Signal Tower, Canalough, Co. Cork
Co. Cork |
Signal & Watch
About a hundred metres north of Black Ball Head on the Beara Peninsula, a small square tower rises roughly 11.5 metres above a rocky coastal outcrop, its upper walls still patched with the slate cladding that once weatherproofed the whole structure.
The entrance doorway sits at first-floor level on the south face, originally accessible only by retractable ladder, and is sheltered above by a machicolation, a projecting gallery of rubble stone supported on corbels, through which defenders could theoretically drop things on unwelcome visitors. Brick-built bartizans project from the north-east and north-west corners, each corbelled out from the wall. It is, in other words, a fairly martial-looking little building for something whose main job was to watch the horizon and wave flags.

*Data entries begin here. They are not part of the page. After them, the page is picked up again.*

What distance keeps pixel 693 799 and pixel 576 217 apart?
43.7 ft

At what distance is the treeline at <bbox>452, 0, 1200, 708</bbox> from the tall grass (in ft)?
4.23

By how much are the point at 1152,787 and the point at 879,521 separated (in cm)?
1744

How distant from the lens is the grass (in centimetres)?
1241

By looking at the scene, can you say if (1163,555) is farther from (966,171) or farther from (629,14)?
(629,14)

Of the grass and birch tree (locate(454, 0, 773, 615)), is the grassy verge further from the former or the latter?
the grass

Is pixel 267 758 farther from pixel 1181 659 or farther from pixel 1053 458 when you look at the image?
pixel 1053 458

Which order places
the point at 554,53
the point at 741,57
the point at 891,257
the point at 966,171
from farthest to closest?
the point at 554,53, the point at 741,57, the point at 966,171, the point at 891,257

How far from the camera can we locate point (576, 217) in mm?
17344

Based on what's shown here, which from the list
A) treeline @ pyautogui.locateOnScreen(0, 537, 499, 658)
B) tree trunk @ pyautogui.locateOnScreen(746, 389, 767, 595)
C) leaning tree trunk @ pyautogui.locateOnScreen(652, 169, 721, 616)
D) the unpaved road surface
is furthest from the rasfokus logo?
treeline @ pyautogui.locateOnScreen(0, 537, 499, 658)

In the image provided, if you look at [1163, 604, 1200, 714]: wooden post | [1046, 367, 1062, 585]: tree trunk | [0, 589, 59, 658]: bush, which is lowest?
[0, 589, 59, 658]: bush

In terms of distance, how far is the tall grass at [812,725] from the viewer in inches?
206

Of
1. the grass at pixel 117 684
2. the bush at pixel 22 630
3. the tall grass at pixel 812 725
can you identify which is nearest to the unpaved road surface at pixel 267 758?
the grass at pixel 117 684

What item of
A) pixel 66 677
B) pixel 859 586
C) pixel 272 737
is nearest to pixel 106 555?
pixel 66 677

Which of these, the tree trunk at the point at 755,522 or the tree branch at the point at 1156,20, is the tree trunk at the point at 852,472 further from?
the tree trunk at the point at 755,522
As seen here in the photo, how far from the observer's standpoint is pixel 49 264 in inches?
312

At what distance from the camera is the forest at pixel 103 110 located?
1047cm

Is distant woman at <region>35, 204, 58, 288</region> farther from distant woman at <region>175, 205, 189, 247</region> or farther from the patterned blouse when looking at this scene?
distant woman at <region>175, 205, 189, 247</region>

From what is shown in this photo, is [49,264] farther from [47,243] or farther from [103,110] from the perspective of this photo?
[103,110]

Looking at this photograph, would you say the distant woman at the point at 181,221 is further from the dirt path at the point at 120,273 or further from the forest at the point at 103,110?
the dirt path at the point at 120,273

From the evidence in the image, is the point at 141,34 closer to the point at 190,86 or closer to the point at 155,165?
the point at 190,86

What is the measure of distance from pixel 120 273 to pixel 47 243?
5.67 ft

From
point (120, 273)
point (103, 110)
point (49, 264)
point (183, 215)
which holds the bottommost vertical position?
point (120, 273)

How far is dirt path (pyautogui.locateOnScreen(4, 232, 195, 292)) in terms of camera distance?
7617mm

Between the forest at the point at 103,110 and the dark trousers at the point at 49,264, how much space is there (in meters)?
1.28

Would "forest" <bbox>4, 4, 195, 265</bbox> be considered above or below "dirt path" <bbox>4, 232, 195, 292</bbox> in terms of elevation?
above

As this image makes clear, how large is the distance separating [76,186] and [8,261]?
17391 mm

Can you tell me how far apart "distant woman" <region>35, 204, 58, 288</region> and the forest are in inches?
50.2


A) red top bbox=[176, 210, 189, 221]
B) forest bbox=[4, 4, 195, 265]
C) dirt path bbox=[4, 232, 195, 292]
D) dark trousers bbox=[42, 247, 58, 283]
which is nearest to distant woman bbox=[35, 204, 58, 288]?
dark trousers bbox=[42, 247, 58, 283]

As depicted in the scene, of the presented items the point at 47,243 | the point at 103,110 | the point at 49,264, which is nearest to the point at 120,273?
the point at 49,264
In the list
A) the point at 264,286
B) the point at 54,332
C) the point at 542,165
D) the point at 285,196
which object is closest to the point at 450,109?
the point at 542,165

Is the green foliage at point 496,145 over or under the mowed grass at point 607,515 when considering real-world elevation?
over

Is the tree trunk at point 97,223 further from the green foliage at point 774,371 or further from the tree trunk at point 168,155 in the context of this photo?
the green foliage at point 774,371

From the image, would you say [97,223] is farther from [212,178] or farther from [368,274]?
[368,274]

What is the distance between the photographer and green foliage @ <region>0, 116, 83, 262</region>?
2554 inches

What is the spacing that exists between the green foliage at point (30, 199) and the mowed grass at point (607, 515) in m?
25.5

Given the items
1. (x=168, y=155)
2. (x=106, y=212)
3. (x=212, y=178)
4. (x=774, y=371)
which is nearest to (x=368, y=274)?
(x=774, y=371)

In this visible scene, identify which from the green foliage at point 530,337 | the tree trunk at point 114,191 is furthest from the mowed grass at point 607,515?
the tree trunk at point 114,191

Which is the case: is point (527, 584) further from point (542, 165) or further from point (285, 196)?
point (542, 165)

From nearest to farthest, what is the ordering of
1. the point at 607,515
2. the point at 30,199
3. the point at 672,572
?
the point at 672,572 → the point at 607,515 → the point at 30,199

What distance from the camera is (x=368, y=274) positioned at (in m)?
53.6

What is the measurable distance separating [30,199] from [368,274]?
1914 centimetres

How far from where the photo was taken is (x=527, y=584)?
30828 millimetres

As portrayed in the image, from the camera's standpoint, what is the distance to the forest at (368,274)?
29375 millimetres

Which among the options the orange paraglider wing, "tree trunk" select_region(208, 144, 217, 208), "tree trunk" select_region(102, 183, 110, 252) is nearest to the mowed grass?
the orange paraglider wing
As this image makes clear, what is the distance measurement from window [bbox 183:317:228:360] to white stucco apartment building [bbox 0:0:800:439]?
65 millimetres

The tower was completed by 1805 as part of a network of over eighty signal stations built by the British Board of Ordnance in direct response to the threat of a French naval invasion. The system ran as a continuous coastal chain from Dublin Bay clockwise around the entire Irish seaboard to Malin Head in County Donegal, with each station in visual range of the next. Here at Black Ball Head, the nearest neighbours in the chain were the station on Dursey Island, roughly 11.6 kilometres to the west, and another on the west side of Bere Island, about 10.7 kilometres to the east, the latter now largely collapsed. Signalling between stations used a naval signal post, allowing messages to travel the length of the coast in minutes. The whole network was effectively stood down by the mid-1810s once the prospect of a French landing had receded. The enclosure surrounding the tower is irregular in plan, its eastern wall angling away from the usual rectangular layout to work around a natural rock outcrop, a small practical concession to local geology that sets this site apart from the more standardised stations elsewhere in the chain. A small rubble stone outbuilding survives to the north of the tower, and faint cultivation ridges in the surrounding ground speak to the domestic routines of whatever garrison was stationed here during the tower's brief active life.